UK investigators found that 35.2 percent of gay/bisexual men who had experienced frequent school-age bullying experience frequent workplace bullying. Among lesbian women, the figure was 29 percent.
Researchers from Anglia Ruskin University approached 400 LGB individuals retrospectively about their experience at school, and also asked them about bullying at their current workplace.
Their findings appear in the Manchester School Journal.
When describing their experiences at school, 73 percent of gay men said they were either constantly, frequently or sometimes bullied. Only 9.9 percent said they were never bullied.
Among lesbian women, 59 percent experienced constant, frequent, or occasional bullying. The mean age of participants was 37, meaning their school years would have been approximately between 1985 and 1997.
Investigators also examined job satisfaction.
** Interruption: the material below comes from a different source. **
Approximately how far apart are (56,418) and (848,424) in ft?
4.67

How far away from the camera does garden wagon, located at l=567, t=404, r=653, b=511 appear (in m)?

Most gay men said they were “dissatisfied” with their job (56 percent). Similarly, 47 percent of Lesbian women reported similar concerns.
According to Dr. Nick Drydakis, the principal investigator, “This study suggests that bullying may be a chronic problem for LGB individuals, which continues from school to the workplace.
“This could be for a number of reasons — school-age bullying could be more likely to lead to low self-esteem, a difficulty in forming trusting relationships, or a greater risk of poor mental health.”
Factors like these may make it more likely they will experience bullying in the workplace later in life, he said.
“Post school-age bullying victims might exhibit characteristics of vulnerability, such as sub-assertive behaviors, which make them attractive targets for unfavorable treatments and evaluations from colleagues and employers in the workplace.
“In turn, individuals, firms and society as a whole face long-lasting negative effects which appear to begin in the playground.
“There is also a negative association between bullying of LGB individuals, and job satisfaction. Interestingly, we found that the existence of a workplace group for LGB individuals appeared to result in better job satisfaction, perhaps a lesson for employers wanting a more satisfied and motivated workforce.”
The study’s patterns are in line with a 2018 UK Government Equalities Office survey finding that at least 40 percent of LGBT respondents had experienced verbal harassment or physical violence between 2016 and 2017.